Por locura

En ocasiones no comprende qué o quién le juega bromas pesadas, ¿o será que él mismo se mete en tantos enredos? Ha esperado siete días, como le indicaron. Pero por ningún lado aparece el profeta. Nada en el horizonte revela su pronta aparición y él se encuentra en aprietos. Tiene una guerra que pelear y el ejército amenaza con desertar. No solo tiemblan de miedo, sino que no darán un paso sin pedir primero la aprobación de su Dios, aunque nadie lo sigue como antes, pero él comprende que la superstición es poderosa. ¿Qué se supone que debe hacer? No puede atacar pues él mismo teme que su Dios lo abandone o le haga perder; ya ha sucedido. Así que, sencillamente, lo ofrece él mismo.

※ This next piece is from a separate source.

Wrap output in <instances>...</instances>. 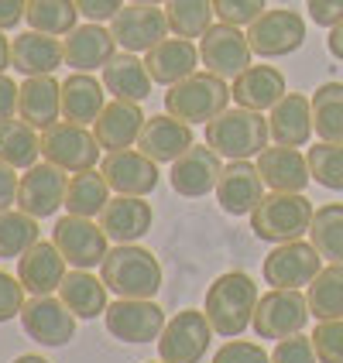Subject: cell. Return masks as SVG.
Here are the masks:
<instances>
[{"label": "cell", "instance_id": "cell-7", "mask_svg": "<svg viewBox=\"0 0 343 363\" xmlns=\"http://www.w3.org/2000/svg\"><path fill=\"white\" fill-rule=\"evenodd\" d=\"M309 315V298L299 288H271L258 298L251 329L258 333V340H288L303 333Z\"/></svg>", "mask_w": 343, "mask_h": 363}, {"label": "cell", "instance_id": "cell-19", "mask_svg": "<svg viewBox=\"0 0 343 363\" xmlns=\"http://www.w3.org/2000/svg\"><path fill=\"white\" fill-rule=\"evenodd\" d=\"M223 162L220 155L209 147V144H192L179 162H172V172H168V182L172 189L185 196V199H200V196H209L220 182Z\"/></svg>", "mask_w": 343, "mask_h": 363}, {"label": "cell", "instance_id": "cell-31", "mask_svg": "<svg viewBox=\"0 0 343 363\" xmlns=\"http://www.w3.org/2000/svg\"><path fill=\"white\" fill-rule=\"evenodd\" d=\"M103 86L114 100H131V103H141L151 96V72L134 52H117L114 59L107 62L100 69Z\"/></svg>", "mask_w": 343, "mask_h": 363}, {"label": "cell", "instance_id": "cell-10", "mask_svg": "<svg viewBox=\"0 0 343 363\" xmlns=\"http://www.w3.org/2000/svg\"><path fill=\"white\" fill-rule=\"evenodd\" d=\"M247 41H251V52L258 59H282L299 52L305 41V21L299 11H288V7H275V11H264L261 18L247 28Z\"/></svg>", "mask_w": 343, "mask_h": 363}, {"label": "cell", "instance_id": "cell-30", "mask_svg": "<svg viewBox=\"0 0 343 363\" xmlns=\"http://www.w3.org/2000/svg\"><path fill=\"white\" fill-rule=\"evenodd\" d=\"M18 117L31 127H52L62 117V82L52 76H24L18 93Z\"/></svg>", "mask_w": 343, "mask_h": 363}, {"label": "cell", "instance_id": "cell-49", "mask_svg": "<svg viewBox=\"0 0 343 363\" xmlns=\"http://www.w3.org/2000/svg\"><path fill=\"white\" fill-rule=\"evenodd\" d=\"M18 189H21V175L14 164L0 162V213L14 209L18 206Z\"/></svg>", "mask_w": 343, "mask_h": 363}, {"label": "cell", "instance_id": "cell-55", "mask_svg": "<svg viewBox=\"0 0 343 363\" xmlns=\"http://www.w3.org/2000/svg\"><path fill=\"white\" fill-rule=\"evenodd\" d=\"M14 363H48L45 357H38V353H24V357H18Z\"/></svg>", "mask_w": 343, "mask_h": 363}, {"label": "cell", "instance_id": "cell-48", "mask_svg": "<svg viewBox=\"0 0 343 363\" xmlns=\"http://www.w3.org/2000/svg\"><path fill=\"white\" fill-rule=\"evenodd\" d=\"M305 11L320 28H333L343 21V0H305Z\"/></svg>", "mask_w": 343, "mask_h": 363}, {"label": "cell", "instance_id": "cell-52", "mask_svg": "<svg viewBox=\"0 0 343 363\" xmlns=\"http://www.w3.org/2000/svg\"><path fill=\"white\" fill-rule=\"evenodd\" d=\"M24 14H28V0H0V28L4 31L18 28Z\"/></svg>", "mask_w": 343, "mask_h": 363}, {"label": "cell", "instance_id": "cell-27", "mask_svg": "<svg viewBox=\"0 0 343 363\" xmlns=\"http://www.w3.org/2000/svg\"><path fill=\"white\" fill-rule=\"evenodd\" d=\"M144 65L151 72V79L158 86H175V82L189 79L200 65V48L192 45V38H162L155 48L144 52Z\"/></svg>", "mask_w": 343, "mask_h": 363}, {"label": "cell", "instance_id": "cell-47", "mask_svg": "<svg viewBox=\"0 0 343 363\" xmlns=\"http://www.w3.org/2000/svg\"><path fill=\"white\" fill-rule=\"evenodd\" d=\"M24 302H28V298H24V284H21V278L0 271V323H11L14 315H21Z\"/></svg>", "mask_w": 343, "mask_h": 363}, {"label": "cell", "instance_id": "cell-6", "mask_svg": "<svg viewBox=\"0 0 343 363\" xmlns=\"http://www.w3.org/2000/svg\"><path fill=\"white\" fill-rule=\"evenodd\" d=\"M100 155H103L100 141H97L93 130H86V123L59 121L41 130V158L59 164L62 172H69V175L97 168Z\"/></svg>", "mask_w": 343, "mask_h": 363}, {"label": "cell", "instance_id": "cell-53", "mask_svg": "<svg viewBox=\"0 0 343 363\" xmlns=\"http://www.w3.org/2000/svg\"><path fill=\"white\" fill-rule=\"evenodd\" d=\"M326 48H330V55L337 62H343V21L340 24H333L330 28V38H326Z\"/></svg>", "mask_w": 343, "mask_h": 363}, {"label": "cell", "instance_id": "cell-15", "mask_svg": "<svg viewBox=\"0 0 343 363\" xmlns=\"http://www.w3.org/2000/svg\"><path fill=\"white\" fill-rule=\"evenodd\" d=\"M21 325L41 346H65L76 336V315L55 295H31L21 308Z\"/></svg>", "mask_w": 343, "mask_h": 363}, {"label": "cell", "instance_id": "cell-54", "mask_svg": "<svg viewBox=\"0 0 343 363\" xmlns=\"http://www.w3.org/2000/svg\"><path fill=\"white\" fill-rule=\"evenodd\" d=\"M7 69H11V38L0 28V72H7Z\"/></svg>", "mask_w": 343, "mask_h": 363}, {"label": "cell", "instance_id": "cell-20", "mask_svg": "<svg viewBox=\"0 0 343 363\" xmlns=\"http://www.w3.org/2000/svg\"><path fill=\"white\" fill-rule=\"evenodd\" d=\"M192 144H196L192 123L179 121V117H172V113H158V117H148V121H144V130L134 147H138L141 155H148L151 162L172 164V162H179Z\"/></svg>", "mask_w": 343, "mask_h": 363}, {"label": "cell", "instance_id": "cell-51", "mask_svg": "<svg viewBox=\"0 0 343 363\" xmlns=\"http://www.w3.org/2000/svg\"><path fill=\"white\" fill-rule=\"evenodd\" d=\"M18 93H21V86H14V79L7 72H0V121H7V117L18 113Z\"/></svg>", "mask_w": 343, "mask_h": 363}, {"label": "cell", "instance_id": "cell-13", "mask_svg": "<svg viewBox=\"0 0 343 363\" xmlns=\"http://www.w3.org/2000/svg\"><path fill=\"white\" fill-rule=\"evenodd\" d=\"M251 41L247 31L234 28V24H209L206 35L200 38V62L206 65V72L223 76V79H237L244 69L251 65Z\"/></svg>", "mask_w": 343, "mask_h": 363}, {"label": "cell", "instance_id": "cell-1", "mask_svg": "<svg viewBox=\"0 0 343 363\" xmlns=\"http://www.w3.org/2000/svg\"><path fill=\"white\" fill-rule=\"evenodd\" d=\"M258 284L244 271H227L206 291V319L213 325V333L223 340H237L244 329L254 323V308H258Z\"/></svg>", "mask_w": 343, "mask_h": 363}, {"label": "cell", "instance_id": "cell-22", "mask_svg": "<svg viewBox=\"0 0 343 363\" xmlns=\"http://www.w3.org/2000/svg\"><path fill=\"white\" fill-rule=\"evenodd\" d=\"M65 267L69 264H65L59 247L52 240H38L28 254L18 257V278L28 295H52V291H59L62 278L69 274Z\"/></svg>", "mask_w": 343, "mask_h": 363}, {"label": "cell", "instance_id": "cell-35", "mask_svg": "<svg viewBox=\"0 0 343 363\" xmlns=\"http://www.w3.org/2000/svg\"><path fill=\"white\" fill-rule=\"evenodd\" d=\"M110 202V185L103 179V172L89 168V172H80L69 179V189H65V209L72 216H89L97 220Z\"/></svg>", "mask_w": 343, "mask_h": 363}, {"label": "cell", "instance_id": "cell-9", "mask_svg": "<svg viewBox=\"0 0 343 363\" xmlns=\"http://www.w3.org/2000/svg\"><path fill=\"white\" fill-rule=\"evenodd\" d=\"M52 243L62 250V257L69 267H80V271H89L103 264V257L110 254V237L103 233V226L89 216H62L52 226Z\"/></svg>", "mask_w": 343, "mask_h": 363}, {"label": "cell", "instance_id": "cell-50", "mask_svg": "<svg viewBox=\"0 0 343 363\" xmlns=\"http://www.w3.org/2000/svg\"><path fill=\"white\" fill-rule=\"evenodd\" d=\"M76 7H80V14L86 21H97V24H103V21L117 18V11L124 7V0H76Z\"/></svg>", "mask_w": 343, "mask_h": 363}, {"label": "cell", "instance_id": "cell-25", "mask_svg": "<svg viewBox=\"0 0 343 363\" xmlns=\"http://www.w3.org/2000/svg\"><path fill=\"white\" fill-rule=\"evenodd\" d=\"M144 110L141 103H131V100H114L103 106V113L93 123V134L100 141L103 151H124V147H134L138 138L144 130Z\"/></svg>", "mask_w": 343, "mask_h": 363}, {"label": "cell", "instance_id": "cell-39", "mask_svg": "<svg viewBox=\"0 0 343 363\" xmlns=\"http://www.w3.org/2000/svg\"><path fill=\"white\" fill-rule=\"evenodd\" d=\"M38 240H41V230L35 216H28L24 209L0 213V257L4 261H14L21 254H28Z\"/></svg>", "mask_w": 343, "mask_h": 363}, {"label": "cell", "instance_id": "cell-28", "mask_svg": "<svg viewBox=\"0 0 343 363\" xmlns=\"http://www.w3.org/2000/svg\"><path fill=\"white\" fill-rule=\"evenodd\" d=\"M268 130L271 141L285 147H303L312 138V100L303 93H285L282 100L268 110Z\"/></svg>", "mask_w": 343, "mask_h": 363}, {"label": "cell", "instance_id": "cell-32", "mask_svg": "<svg viewBox=\"0 0 343 363\" xmlns=\"http://www.w3.org/2000/svg\"><path fill=\"white\" fill-rule=\"evenodd\" d=\"M107 106V86L89 72H72L62 79V117L72 123H97Z\"/></svg>", "mask_w": 343, "mask_h": 363}, {"label": "cell", "instance_id": "cell-42", "mask_svg": "<svg viewBox=\"0 0 343 363\" xmlns=\"http://www.w3.org/2000/svg\"><path fill=\"white\" fill-rule=\"evenodd\" d=\"M305 158H309L312 182H320L330 192H343V144L320 141L316 147H309Z\"/></svg>", "mask_w": 343, "mask_h": 363}, {"label": "cell", "instance_id": "cell-29", "mask_svg": "<svg viewBox=\"0 0 343 363\" xmlns=\"http://www.w3.org/2000/svg\"><path fill=\"white\" fill-rule=\"evenodd\" d=\"M285 93H288L285 76L275 65H247L241 76L234 79V86H230L234 103H237V106H247V110H258V113L271 110Z\"/></svg>", "mask_w": 343, "mask_h": 363}, {"label": "cell", "instance_id": "cell-18", "mask_svg": "<svg viewBox=\"0 0 343 363\" xmlns=\"http://www.w3.org/2000/svg\"><path fill=\"white\" fill-rule=\"evenodd\" d=\"M217 202L227 216H251L264 199V179L258 172V162H230L223 164L217 182Z\"/></svg>", "mask_w": 343, "mask_h": 363}, {"label": "cell", "instance_id": "cell-12", "mask_svg": "<svg viewBox=\"0 0 343 363\" xmlns=\"http://www.w3.org/2000/svg\"><path fill=\"white\" fill-rule=\"evenodd\" d=\"M264 281L271 288H309L312 278L323 271V257L312 243L305 240H288L275 243L271 254L264 257Z\"/></svg>", "mask_w": 343, "mask_h": 363}, {"label": "cell", "instance_id": "cell-17", "mask_svg": "<svg viewBox=\"0 0 343 363\" xmlns=\"http://www.w3.org/2000/svg\"><path fill=\"white\" fill-rule=\"evenodd\" d=\"M110 31L124 52H148L162 38H168V14L158 11L155 4H127L117 11V18L110 21Z\"/></svg>", "mask_w": 343, "mask_h": 363}, {"label": "cell", "instance_id": "cell-23", "mask_svg": "<svg viewBox=\"0 0 343 363\" xmlns=\"http://www.w3.org/2000/svg\"><path fill=\"white\" fill-rule=\"evenodd\" d=\"M151 223H155V209L144 196H117L100 213L103 233L114 243H138L151 230Z\"/></svg>", "mask_w": 343, "mask_h": 363}, {"label": "cell", "instance_id": "cell-2", "mask_svg": "<svg viewBox=\"0 0 343 363\" xmlns=\"http://www.w3.org/2000/svg\"><path fill=\"white\" fill-rule=\"evenodd\" d=\"M103 284L117 298H155L162 288V264L138 243H117L100 264Z\"/></svg>", "mask_w": 343, "mask_h": 363}, {"label": "cell", "instance_id": "cell-5", "mask_svg": "<svg viewBox=\"0 0 343 363\" xmlns=\"http://www.w3.org/2000/svg\"><path fill=\"white\" fill-rule=\"evenodd\" d=\"M230 86L223 76L213 72H192L189 79L168 86L165 93V113L179 117L185 123H209L217 121L223 110L230 106Z\"/></svg>", "mask_w": 343, "mask_h": 363}, {"label": "cell", "instance_id": "cell-57", "mask_svg": "<svg viewBox=\"0 0 343 363\" xmlns=\"http://www.w3.org/2000/svg\"><path fill=\"white\" fill-rule=\"evenodd\" d=\"M148 363H151V360H148ZM158 363H165V360H158Z\"/></svg>", "mask_w": 343, "mask_h": 363}, {"label": "cell", "instance_id": "cell-34", "mask_svg": "<svg viewBox=\"0 0 343 363\" xmlns=\"http://www.w3.org/2000/svg\"><path fill=\"white\" fill-rule=\"evenodd\" d=\"M41 155V134L38 127H31L28 121H0V162L14 164V168H31L38 164Z\"/></svg>", "mask_w": 343, "mask_h": 363}, {"label": "cell", "instance_id": "cell-44", "mask_svg": "<svg viewBox=\"0 0 343 363\" xmlns=\"http://www.w3.org/2000/svg\"><path fill=\"white\" fill-rule=\"evenodd\" d=\"M320 363H343V319H323L312 333Z\"/></svg>", "mask_w": 343, "mask_h": 363}, {"label": "cell", "instance_id": "cell-11", "mask_svg": "<svg viewBox=\"0 0 343 363\" xmlns=\"http://www.w3.org/2000/svg\"><path fill=\"white\" fill-rule=\"evenodd\" d=\"M107 333L121 343H151L165 329V308L155 298H117L103 312Z\"/></svg>", "mask_w": 343, "mask_h": 363}, {"label": "cell", "instance_id": "cell-43", "mask_svg": "<svg viewBox=\"0 0 343 363\" xmlns=\"http://www.w3.org/2000/svg\"><path fill=\"white\" fill-rule=\"evenodd\" d=\"M264 4L268 0H213V11H217V21H223V24L251 28L268 11Z\"/></svg>", "mask_w": 343, "mask_h": 363}, {"label": "cell", "instance_id": "cell-56", "mask_svg": "<svg viewBox=\"0 0 343 363\" xmlns=\"http://www.w3.org/2000/svg\"><path fill=\"white\" fill-rule=\"evenodd\" d=\"M131 4H155V7H158V4H165V0H131Z\"/></svg>", "mask_w": 343, "mask_h": 363}, {"label": "cell", "instance_id": "cell-16", "mask_svg": "<svg viewBox=\"0 0 343 363\" xmlns=\"http://www.w3.org/2000/svg\"><path fill=\"white\" fill-rule=\"evenodd\" d=\"M100 172L107 185L117 196H148L158 189V162H151L138 147H124V151H107L100 162Z\"/></svg>", "mask_w": 343, "mask_h": 363}, {"label": "cell", "instance_id": "cell-8", "mask_svg": "<svg viewBox=\"0 0 343 363\" xmlns=\"http://www.w3.org/2000/svg\"><path fill=\"white\" fill-rule=\"evenodd\" d=\"M213 325L202 308H182L165 323L158 336V357L165 363H200L213 343Z\"/></svg>", "mask_w": 343, "mask_h": 363}, {"label": "cell", "instance_id": "cell-4", "mask_svg": "<svg viewBox=\"0 0 343 363\" xmlns=\"http://www.w3.org/2000/svg\"><path fill=\"white\" fill-rule=\"evenodd\" d=\"M312 202L303 192H264L258 209L251 213V233L264 243L303 240L312 226Z\"/></svg>", "mask_w": 343, "mask_h": 363}, {"label": "cell", "instance_id": "cell-41", "mask_svg": "<svg viewBox=\"0 0 343 363\" xmlns=\"http://www.w3.org/2000/svg\"><path fill=\"white\" fill-rule=\"evenodd\" d=\"M165 14H168L172 35L179 38H202L217 18L213 0H165Z\"/></svg>", "mask_w": 343, "mask_h": 363}, {"label": "cell", "instance_id": "cell-37", "mask_svg": "<svg viewBox=\"0 0 343 363\" xmlns=\"http://www.w3.org/2000/svg\"><path fill=\"white\" fill-rule=\"evenodd\" d=\"M309 243L326 264H343V202H326L312 213Z\"/></svg>", "mask_w": 343, "mask_h": 363}, {"label": "cell", "instance_id": "cell-40", "mask_svg": "<svg viewBox=\"0 0 343 363\" xmlns=\"http://www.w3.org/2000/svg\"><path fill=\"white\" fill-rule=\"evenodd\" d=\"M80 7L76 0H28V14L24 21L31 24V31H45V35H69L76 28Z\"/></svg>", "mask_w": 343, "mask_h": 363}, {"label": "cell", "instance_id": "cell-26", "mask_svg": "<svg viewBox=\"0 0 343 363\" xmlns=\"http://www.w3.org/2000/svg\"><path fill=\"white\" fill-rule=\"evenodd\" d=\"M258 172L271 192H305V185L312 182L309 158L299 147H285V144L264 147L258 155Z\"/></svg>", "mask_w": 343, "mask_h": 363}, {"label": "cell", "instance_id": "cell-24", "mask_svg": "<svg viewBox=\"0 0 343 363\" xmlns=\"http://www.w3.org/2000/svg\"><path fill=\"white\" fill-rule=\"evenodd\" d=\"M65 62V45L45 31H21L11 41V65L21 76H52Z\"/></svg>", "mask_w": 343, "mask_h": 363}, {"label": "cell", "instance_id": "cell-33", "mask_svg": "<svg viewBox=\"0 0 343 363\" xmlns=\"http://www.w3.org/2000/svg\"><path fill=\"white\" fill-rule=\"evenodd\" d=\"M107 284L103 278H93L89 271H80V267H72L59 284V298L69 305V312L76 315V319H97L107 312Z\"/></svg>", "mask_w": 343, "mask_h": 363}, {"label": "cell", "instance_id": "cell-3", "mask_svg": "<svg viewBox=\"0 0 343 363\" xmlns=\"http://www.w3.org/2000/svg\"><path fill=\"white\" fill-rule=\"evenodd\" d=\"M271 141L268 117L247 106H227L217 121L206 123V144L227 162H251Z\"/></svg>", "mask_w": 343, "mask_h": 363}, {"label": "cell", "instance_id": "cell-46", "mask_svg": "<svg viewBox=\"0 0 343 363\" xmlns=\"http://www.w3.org/2000/svg\"><path fill=\"white\" fill-rule=\"evenodd\" d=\"M213 363H271L261 343L251 340H227V343L213 353Z\"/></svg>", "mask_w": 343, "mask_h": 363}, {"label": "cell", "instance_id": "cell-36", "mask_svg": "<svg viewBox=\"0 0 343 363\" xmlns=\"http://www.w3.org/2000/svg\"><path fill=\"white\" fill-rule=\"evenodd\" d=\"M309 312L316 323L323 319H343V264H326L305 288Z\"/></svg>", "mask_w": 343, "mask_h": 363}, {"label": "cell", "instance_id": "cell-38", "mask_svg": "<svg viewBox=\"0 0 343 363\" xmlns=\"http://www.w3.org/2000/svg\"><path fill=\"white\" fill-rule=\"evenodd\" d=\"M309 100H312V127L320 141L343 144V82H323Z\"/></svg>", "mask_w": 343, "mask_h": 363}, {"label": "cell", "instance_id": "cell-45", "mask_svg": "<svg viewBox=\"0 0 343 363\" xmlns=\"http://www.w3.org/2000/svg\"><path fill=\"white\" fill-rule=\"evenodd\" d=\"M271 363H320L316 357V346H312V336H288V340H278L275 353H271Z\"/></svg>", "mask_w": 343, "mask_h": 363}, {"label": "cell", "instance_id": "cell-21", "mask_svg": "<svg viewBox=\"0 0 343 363\" xmlns=\"http://www.w3.org/2000/svg\"><path fill=\"white\" fill-rule=\"evenodd\" d=\"M65 65L69 69H76V72H97L103 69L107 62L117 55V38H114V31L110 28H103L97 21H89V24H76L69 35H65Z\"/></svg>", "mask_w": 343, "mask_h": 363}, {"label": "cell", "instance_id": "cell-14", "mask_svg": "<svg viewBox=\"0 0 343 363\" xmlns=\"http://www.w3.org/2000/svg\"><path fill=\"white\" fill-rule=\"evenodd\" d=\"M65 189H69V172H62L59 164H31L21 175L18 209H24L35 220H48L65 206Z\"/></svg>", "mask_w": 343, "mask_h": 363}]
</instances>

¿A quién ofende? Dios comprenderá, se repite mientras el humo sube al cielo y huele a carne quemada. Finalmente, él es el rey y algún privilegio debe tener. Entonces, ¿por qué se siente tan mal? En eso, justo cuando el animal se ha consumido por completo, el profeta aparece de la nada. Peor aún, no lo saluda, sino que arruga la frente y le reclama su atrevimiento. Él le explica la situación y le recuerda que no fue él, sino el profeta, quien tardó más de lo previsto. Pero el profeta levanta la mano y apunta al cielo; aún no se pone el sol. ¿A qué tanta prisa? El rey insiste que se ha esforzado más de la cuenta para soportar al pueblo y ver cada detalle. ¿Qué más quiere? “Locura”, declara el profeta. El rey no guardó el mandamiento que Dios le había ordenado y por ese momento de debilidad, perderá el reino. No esperó. Aún más, olvidó que solo un descendiente de Leví puede ofrecer sacrificios.

¡Si tan solo sus acciones hubieran reflejado los estatutos de Dios! ¡Si hubiera esperado! Pero el hubiera no existe. Saúl ha perdido la corona, por no ordenar sus caminos y por no guardar los estatutos de su Dios.